> _Bacaan_:
:::::

Hakikat Kematian
Imam Husein as berkata:
"Kematian tidak lebih dari sebuah jembatan yang mengantarkan kita dari segala kesulitan menuju surga dan nikmat yang abadi. Siapa dari kalian yang tidak ingin dipindahkan dari penjara ke gedung yang indah? Sementara kematian bagi musuh-musuhmu sama seperti orang yang dipindahkan dari gedung ke penjara dan tempat penyiksaan. Karena ayahku meriwayatkan dari Rasulullah Saw, beliau bersabda, ‘Dunia merupakan penjara bagi orang mukmin dan surga bagi orang kafir.' Dan kematian merupakan jembatan yang membawa orang mukmin ke surga dan orang kafir ke neraka." (Shaduq, Ma'ani al-Akhbar, Tehran, Dar al-Kitab al-Islamiyah, 1361, cet 2, hal 288)
Setiap manusia akan merasakan kematian dan meninggal dunia yang fana ini menuju tempat tinggal abadi. Kematian merupakan sebuah tahapan dari pengaturan ilahi dan gerak perpindahan manusia ke dunia akhirat. Dunia yang ditinggali saat ini bukan tempat asli dan abadi manusia, tapi hanya tempat ujian besar yang segera berakhir. Setelah berakhirnya ujian itu, manusia akan menuju akhirat dan mendapatkan tempatnya di sana sesuai dengan yang telah dilakukannya selama di dunia.

:::::

Catatan pertanyaan penalaran ruang:

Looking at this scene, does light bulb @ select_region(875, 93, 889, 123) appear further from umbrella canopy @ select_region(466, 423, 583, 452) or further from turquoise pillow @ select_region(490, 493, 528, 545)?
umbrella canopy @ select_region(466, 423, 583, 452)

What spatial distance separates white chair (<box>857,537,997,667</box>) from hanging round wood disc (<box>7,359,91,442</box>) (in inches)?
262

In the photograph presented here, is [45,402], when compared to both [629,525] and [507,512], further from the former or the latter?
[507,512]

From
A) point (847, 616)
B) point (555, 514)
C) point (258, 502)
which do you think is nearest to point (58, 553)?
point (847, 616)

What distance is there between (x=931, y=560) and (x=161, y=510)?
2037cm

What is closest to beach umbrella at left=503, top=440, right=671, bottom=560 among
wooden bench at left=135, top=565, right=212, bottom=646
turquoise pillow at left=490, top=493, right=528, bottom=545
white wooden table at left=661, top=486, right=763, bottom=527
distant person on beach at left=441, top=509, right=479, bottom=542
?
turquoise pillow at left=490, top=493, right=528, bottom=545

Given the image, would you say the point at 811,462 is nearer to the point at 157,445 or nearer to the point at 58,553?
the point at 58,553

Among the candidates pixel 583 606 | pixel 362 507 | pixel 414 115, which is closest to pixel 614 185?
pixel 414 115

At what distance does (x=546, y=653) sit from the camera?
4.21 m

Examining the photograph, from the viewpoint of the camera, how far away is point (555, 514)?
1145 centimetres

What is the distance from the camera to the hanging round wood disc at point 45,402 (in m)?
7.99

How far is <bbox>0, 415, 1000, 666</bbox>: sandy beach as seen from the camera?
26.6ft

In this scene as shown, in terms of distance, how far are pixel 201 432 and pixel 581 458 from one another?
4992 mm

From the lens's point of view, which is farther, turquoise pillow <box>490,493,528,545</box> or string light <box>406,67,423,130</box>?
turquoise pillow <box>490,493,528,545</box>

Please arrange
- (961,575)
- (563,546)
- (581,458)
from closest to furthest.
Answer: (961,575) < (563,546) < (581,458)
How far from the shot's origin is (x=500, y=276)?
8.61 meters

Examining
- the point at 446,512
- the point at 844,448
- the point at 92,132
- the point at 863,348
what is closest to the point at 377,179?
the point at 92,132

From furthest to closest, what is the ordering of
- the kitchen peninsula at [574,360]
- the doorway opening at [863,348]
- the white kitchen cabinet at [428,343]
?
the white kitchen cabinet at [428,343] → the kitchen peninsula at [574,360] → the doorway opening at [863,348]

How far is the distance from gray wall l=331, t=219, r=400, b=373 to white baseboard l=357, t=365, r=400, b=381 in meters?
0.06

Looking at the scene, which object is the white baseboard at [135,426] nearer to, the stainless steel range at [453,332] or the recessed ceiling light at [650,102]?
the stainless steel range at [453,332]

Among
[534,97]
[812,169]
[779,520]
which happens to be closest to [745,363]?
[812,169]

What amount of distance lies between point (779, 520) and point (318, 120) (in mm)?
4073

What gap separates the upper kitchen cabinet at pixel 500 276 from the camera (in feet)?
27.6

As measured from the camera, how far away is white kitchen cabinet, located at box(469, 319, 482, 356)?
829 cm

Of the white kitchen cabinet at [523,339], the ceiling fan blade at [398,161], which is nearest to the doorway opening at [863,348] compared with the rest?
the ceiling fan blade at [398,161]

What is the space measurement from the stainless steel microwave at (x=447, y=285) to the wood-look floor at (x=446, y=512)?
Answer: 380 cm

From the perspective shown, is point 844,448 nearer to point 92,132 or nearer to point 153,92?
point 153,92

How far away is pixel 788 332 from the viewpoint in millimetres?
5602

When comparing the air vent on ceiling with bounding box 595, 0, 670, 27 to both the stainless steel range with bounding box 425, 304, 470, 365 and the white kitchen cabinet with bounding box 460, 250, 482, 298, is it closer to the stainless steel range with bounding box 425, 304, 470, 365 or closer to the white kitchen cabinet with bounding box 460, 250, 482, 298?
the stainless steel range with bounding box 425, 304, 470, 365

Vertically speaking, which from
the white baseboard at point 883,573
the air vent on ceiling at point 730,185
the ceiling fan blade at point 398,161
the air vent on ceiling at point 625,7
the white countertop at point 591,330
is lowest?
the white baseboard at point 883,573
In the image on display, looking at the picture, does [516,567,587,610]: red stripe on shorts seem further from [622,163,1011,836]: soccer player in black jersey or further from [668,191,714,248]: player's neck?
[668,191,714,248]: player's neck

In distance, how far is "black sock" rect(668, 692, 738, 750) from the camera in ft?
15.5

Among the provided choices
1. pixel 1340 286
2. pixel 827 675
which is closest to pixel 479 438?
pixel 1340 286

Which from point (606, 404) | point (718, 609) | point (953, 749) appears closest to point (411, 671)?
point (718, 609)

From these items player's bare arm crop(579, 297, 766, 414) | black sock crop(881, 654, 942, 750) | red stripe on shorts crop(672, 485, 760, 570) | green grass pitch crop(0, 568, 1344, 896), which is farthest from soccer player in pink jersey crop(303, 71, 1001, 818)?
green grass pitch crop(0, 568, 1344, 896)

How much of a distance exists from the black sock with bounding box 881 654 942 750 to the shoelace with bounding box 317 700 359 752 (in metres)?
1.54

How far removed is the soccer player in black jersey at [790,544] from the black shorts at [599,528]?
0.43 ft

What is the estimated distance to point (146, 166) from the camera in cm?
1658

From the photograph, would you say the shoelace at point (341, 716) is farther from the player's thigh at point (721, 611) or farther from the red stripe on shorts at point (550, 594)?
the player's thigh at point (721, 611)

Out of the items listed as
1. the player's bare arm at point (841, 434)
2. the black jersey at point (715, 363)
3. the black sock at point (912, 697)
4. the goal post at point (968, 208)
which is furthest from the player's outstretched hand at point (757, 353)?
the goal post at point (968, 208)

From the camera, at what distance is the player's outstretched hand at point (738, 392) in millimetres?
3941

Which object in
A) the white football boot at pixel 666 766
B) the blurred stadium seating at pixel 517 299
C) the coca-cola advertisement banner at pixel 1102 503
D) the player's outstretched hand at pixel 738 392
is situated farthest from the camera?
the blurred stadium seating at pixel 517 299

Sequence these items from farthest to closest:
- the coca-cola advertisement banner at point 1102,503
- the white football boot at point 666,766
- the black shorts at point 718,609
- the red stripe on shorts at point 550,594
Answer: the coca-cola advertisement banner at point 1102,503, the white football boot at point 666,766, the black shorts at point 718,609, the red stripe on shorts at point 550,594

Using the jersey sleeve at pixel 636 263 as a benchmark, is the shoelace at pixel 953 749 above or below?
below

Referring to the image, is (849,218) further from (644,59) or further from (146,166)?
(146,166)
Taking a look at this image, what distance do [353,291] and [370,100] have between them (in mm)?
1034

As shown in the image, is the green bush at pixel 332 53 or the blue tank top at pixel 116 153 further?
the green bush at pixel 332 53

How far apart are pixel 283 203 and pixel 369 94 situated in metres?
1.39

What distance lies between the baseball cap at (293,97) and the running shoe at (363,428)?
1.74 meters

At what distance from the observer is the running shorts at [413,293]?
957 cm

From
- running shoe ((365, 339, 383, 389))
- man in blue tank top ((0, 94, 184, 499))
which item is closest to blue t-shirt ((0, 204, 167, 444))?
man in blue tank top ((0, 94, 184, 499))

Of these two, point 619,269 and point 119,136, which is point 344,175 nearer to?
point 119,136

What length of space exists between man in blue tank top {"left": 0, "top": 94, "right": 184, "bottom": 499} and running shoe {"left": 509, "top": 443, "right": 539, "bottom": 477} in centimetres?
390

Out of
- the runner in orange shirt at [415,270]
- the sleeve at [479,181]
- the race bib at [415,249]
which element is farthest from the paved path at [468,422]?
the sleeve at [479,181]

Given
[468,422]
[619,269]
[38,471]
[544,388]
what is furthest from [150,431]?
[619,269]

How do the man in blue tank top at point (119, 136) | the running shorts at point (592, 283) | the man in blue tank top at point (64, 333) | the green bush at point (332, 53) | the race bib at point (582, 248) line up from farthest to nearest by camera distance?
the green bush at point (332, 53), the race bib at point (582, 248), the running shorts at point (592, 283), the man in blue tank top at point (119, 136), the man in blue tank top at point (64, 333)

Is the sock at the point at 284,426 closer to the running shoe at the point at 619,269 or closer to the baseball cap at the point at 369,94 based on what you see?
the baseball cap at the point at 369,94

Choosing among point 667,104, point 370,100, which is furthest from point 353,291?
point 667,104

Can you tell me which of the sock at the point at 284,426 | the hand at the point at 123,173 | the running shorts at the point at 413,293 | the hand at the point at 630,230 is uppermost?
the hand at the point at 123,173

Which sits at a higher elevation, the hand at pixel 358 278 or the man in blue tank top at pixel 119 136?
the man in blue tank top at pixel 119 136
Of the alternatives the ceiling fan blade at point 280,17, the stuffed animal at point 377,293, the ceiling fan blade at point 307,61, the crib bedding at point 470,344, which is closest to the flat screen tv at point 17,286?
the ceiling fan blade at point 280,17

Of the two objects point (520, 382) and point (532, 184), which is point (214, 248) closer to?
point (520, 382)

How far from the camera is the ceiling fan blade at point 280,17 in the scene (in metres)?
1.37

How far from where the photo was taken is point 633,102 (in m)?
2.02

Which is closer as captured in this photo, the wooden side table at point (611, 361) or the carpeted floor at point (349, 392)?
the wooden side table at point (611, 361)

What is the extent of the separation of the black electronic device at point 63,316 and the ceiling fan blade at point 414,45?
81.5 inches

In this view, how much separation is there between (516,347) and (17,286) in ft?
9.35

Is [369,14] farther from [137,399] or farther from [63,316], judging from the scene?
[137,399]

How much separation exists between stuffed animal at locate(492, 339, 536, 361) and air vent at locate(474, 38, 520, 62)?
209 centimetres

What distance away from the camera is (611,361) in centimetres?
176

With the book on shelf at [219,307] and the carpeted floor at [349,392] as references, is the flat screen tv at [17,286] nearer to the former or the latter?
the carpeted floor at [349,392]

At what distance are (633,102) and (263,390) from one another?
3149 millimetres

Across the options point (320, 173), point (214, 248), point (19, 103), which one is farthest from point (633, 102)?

:::::

> _Tujuan_: Teruskan bacaan tentang hakikat kematian, mulai setelah kalimat terakhirnya.

> _Jawaban Latihan_:
Dengan melihat dunia sebagai tempat ujian dan persinggahan sementara, ketakutan akan kematian berasal dari dua hal; tidak mengenal dengan benar hakikat kematian dan kebergantungan manusia dengan dunia. Dua sebab ini membuat manusia kesulitan untuk memisahkan dirinya dari dunia.
Tapi tidak demikian dengan orang-orang yang menjalani jalur kebenaran dan hakikat di dunia yang terbatas ini, dan tidak pernah lupa mengingat Allah dan menaatinya, maka mereka tidak pernah merasakan takut menghadapi kematian. Bahkan dalam banyak kasus mereka menyongsong kematian, sehingga ruh dan jiwa mereka yang terpenjara di dunia ini bebas terbang ke alam Malakut dan berada di surga yang abadi.
Bersegera Mencari Kebahagiaan
Imam Husein as berkata:
"Hiduplah dengan nilai-nilai akhlak dan bersegera meraih modal bagi kebahagiaan. Jangan menghitung-hitung perbuatan yang tidak dilakukan dengan segera." (A'lam ad-Din, hal 298, Bihar al-Anwar, jilid 75, hal 121) (IRIB Indonesia / Saleh Lapadi)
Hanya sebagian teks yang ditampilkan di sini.